### Source information ###

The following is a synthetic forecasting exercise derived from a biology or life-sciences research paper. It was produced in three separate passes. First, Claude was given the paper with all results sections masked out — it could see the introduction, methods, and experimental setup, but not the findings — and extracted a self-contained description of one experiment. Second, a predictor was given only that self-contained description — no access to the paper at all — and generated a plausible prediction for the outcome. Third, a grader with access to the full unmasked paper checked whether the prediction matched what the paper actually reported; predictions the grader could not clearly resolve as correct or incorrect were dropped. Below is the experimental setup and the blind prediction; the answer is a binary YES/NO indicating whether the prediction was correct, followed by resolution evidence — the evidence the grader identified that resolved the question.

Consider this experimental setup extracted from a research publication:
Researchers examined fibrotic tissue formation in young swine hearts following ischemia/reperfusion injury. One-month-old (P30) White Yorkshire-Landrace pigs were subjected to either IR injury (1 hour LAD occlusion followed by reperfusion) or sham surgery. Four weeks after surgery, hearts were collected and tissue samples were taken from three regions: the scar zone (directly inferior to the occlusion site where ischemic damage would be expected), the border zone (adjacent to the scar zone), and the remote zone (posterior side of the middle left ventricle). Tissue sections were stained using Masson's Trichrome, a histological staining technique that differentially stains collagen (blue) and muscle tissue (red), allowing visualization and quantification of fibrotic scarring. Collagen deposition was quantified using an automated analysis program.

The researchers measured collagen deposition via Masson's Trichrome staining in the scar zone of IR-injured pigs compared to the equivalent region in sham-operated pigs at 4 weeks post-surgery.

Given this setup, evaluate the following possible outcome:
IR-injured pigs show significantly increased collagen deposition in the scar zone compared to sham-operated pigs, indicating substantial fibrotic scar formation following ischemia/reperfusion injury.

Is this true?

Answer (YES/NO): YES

###

▸ What is being asked: Write out the data above once more, exactly as it stands.

▸ Written answer:
The following is a synthetic forecasting exercise derived from a biology or life-sciences research paper. It was produced in three separate passes. First, Claude was given the paper with all results sections masked out — it could see the introduction, methods, and experimental setup, but not the findings — and extracted a self-contained description of one experiment. Second, a predictor was given only that self-contained description — no access to the paper at all — and generated a plausible prediction for the outcome. Third, a grader with access to the full unmasked paper checked whether the prediction matched what the paper actually reported; predictions the grader could not clearly resolve as correct or incorrect were dropped. Below is the experimental setup and the blind prediction; the answer is a binary YES/NO indicating whether the prediction was correct, followed by resolution evidence — the evidence the grader identified that resolved the question.

Consider this experimental setup extracted from a research publication:
Researchers examined fibrotic tissue formation in young swine hearts following ischemia/reperfusion injury. One-month-old (P30) White Yorkshire-Landrace pigs were subjected to either IR injury (1 hour LAD occlusion followed by reperfusion) or sham surgery. Four weeks after surgery, hearts were collected and tissue samples were taken from three regions: the scar zone (directly inferior to the occlusion site where ischemic damage would be expected), the border zone (adjacent to the scar zone), and the remote zone (posterior side of the middle left ventricle). Tissue sections were stained using Masson's Trichrome, a histological staining technique that differentially stains collagen (blue) and muscle tissue (red), allowing visualization and quantification of fibrotic scarring. Collagen deposition was quantified using an automated analysis program.

The researchers measured collagen deposition via Masson's Trichrome staining in the scar zone of IR-injured pigs compared to the equivalent region in sham-operated pigs at 4 weeks post-surgery.

Given this setup, evaluate the following possible outcome:
IR-injured pigs show significantly increased collagen deposition in the scar zone compared to sham-operated pigs, indicating substantial fibrotic scar formation following ischemia/reperfusion injury.

Is this true?

Answer (YES/NO): YES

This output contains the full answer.